Le jour d’après-
J’en ai mis du temps à me rendre compte que nous avions effectivement changé d’époque. C’en est fini de la dé-subjectivation, de la sempiternelle adaptation nécessaire au monde actuel qui n’en finirait pas de bouger, de la prise de possession de la machine sur l’humain. Nous sommes aujourd’hui le jour d’après.  Hier, (1984), c’était Orwell avec une description prémonitoire du monde totalitaire et de sa police des mots. Rien n’était plus horrible que la richesse de la langue. La forclusion radicale du malaise dans notre civilisation dépasse en ce moment la fiction
entrevue par G. Orwell.
Je soutiens, qu’aujourd’hui, nous ne sommes plus dans un processus d’aliénation de la subjectivité. La machine, somme toute, n’était faite que de mots, au sens où Jacques Lacan disait, le 8 décembre 1954 : « Le monde symbolique, c’est le monde de la machine. »
La donne marchande est aujourd’hui l’indépassable réalité de notre époque. Pas en dernière analyse, mais immédiatement, d’une façon que je qualifierais d’obscène.

Extraits de données:
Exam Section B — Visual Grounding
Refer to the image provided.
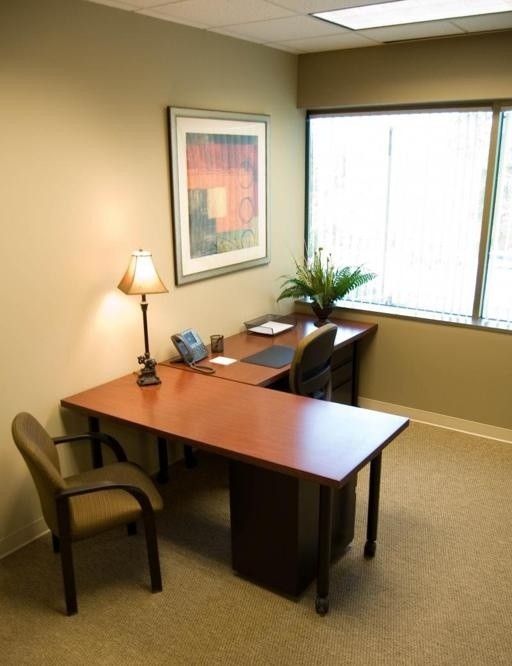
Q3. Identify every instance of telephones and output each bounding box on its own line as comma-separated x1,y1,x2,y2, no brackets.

* * *

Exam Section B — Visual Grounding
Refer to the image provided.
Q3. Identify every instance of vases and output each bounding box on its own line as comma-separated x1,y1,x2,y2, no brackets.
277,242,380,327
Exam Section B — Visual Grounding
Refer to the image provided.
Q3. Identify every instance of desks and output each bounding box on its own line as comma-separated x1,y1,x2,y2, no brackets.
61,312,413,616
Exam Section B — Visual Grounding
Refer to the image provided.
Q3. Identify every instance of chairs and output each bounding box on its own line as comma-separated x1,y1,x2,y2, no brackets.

==

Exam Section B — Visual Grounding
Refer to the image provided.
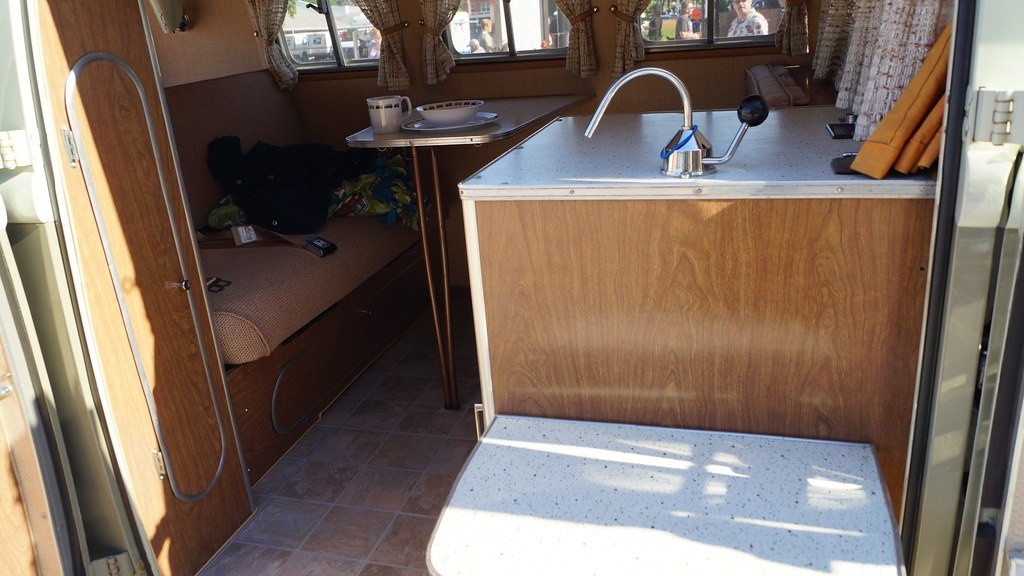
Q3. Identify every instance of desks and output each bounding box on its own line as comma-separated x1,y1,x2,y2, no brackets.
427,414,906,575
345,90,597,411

Votre objectif:
Recopiez à l'identique un passage du texte source, en commençant par « La donne marchande » et en allant jusqu'à « je qualifierais d’obscène. ». Les items n'interviennent d'aucune façon dans ce travail.

Réponse complète:
La donne marchande est aujourd’hui l’indépassable réalité de notre époque. Pas en dernière analyse, mais immédiatement, d’une façon que je qualifierais d’obscène.